* Exercise passage
The ink cartridge that traveled the continent, twice: Carlo Ratti, who heads MIT's Sense-able City Lab, put sensors on trash in Seattle and discovered where things people discard wind up. Many objects were disposed of locally; electronic products seemed to follow a long and sometimes tortuous path -- for example, an ink cartridge made its way to the East Coast before winding up in Baja California.

A virtual, worldwide chorus: Composer and conductor Eric Whitacre showed how he selected and conducted singers for a chorus composed of people who have never been in the same room but whose voices blend together into a harmonious and at times otherworldly video. His first such video, "Lux Aurumque," with 185 voices, went viral, and he's working on another ("Sleep") with more than 2,000 voices.

From "gaga" to "water": Deb Roy, a scientist at MIT's Media Lab, installed cameras throughout his home to track the development of his infant son and family. More than five years later, he has 90,000 hours of video showing child development in extraordinary detail, including how his son learned and perfected pronunciation of the word "water," which he first pronounced "gaga" as a 1-year-old. In a "wow"-inducing video that ended his talk with a standing ovation, Roy is seen with his son as the camera captures his first series of extended steps.

* Recorded information
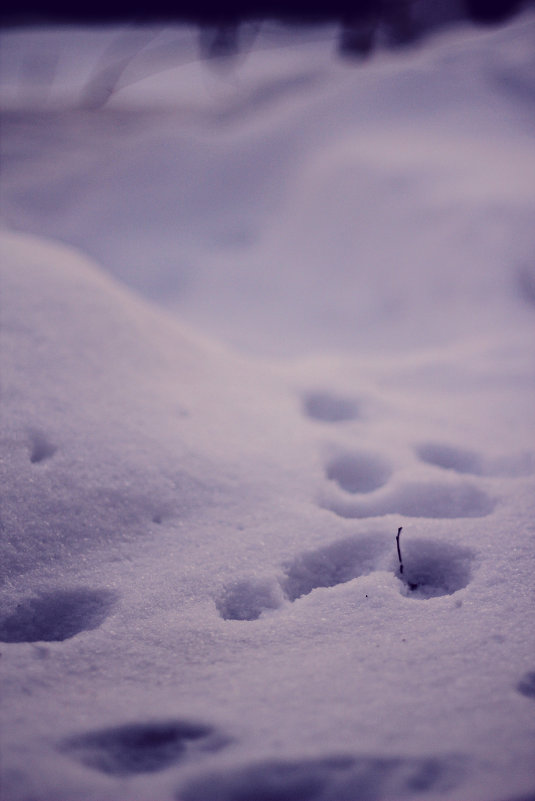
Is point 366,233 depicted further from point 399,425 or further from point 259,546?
point 259,546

* What is required
Answer these questions from the talk summaries:
(a) Where did the ink cartridge tracked by Carlo Ratti's lab finally wind up?
(b) How many voices were in Eric Whitacre's first virtual chorus video, "Lux Aurumque"?
(c) How did Deb Roy's son first pronounce the word "water"?

* Problem solution
(a) Baja California
(b) 185
(c) As "gaga," when he was 1 year old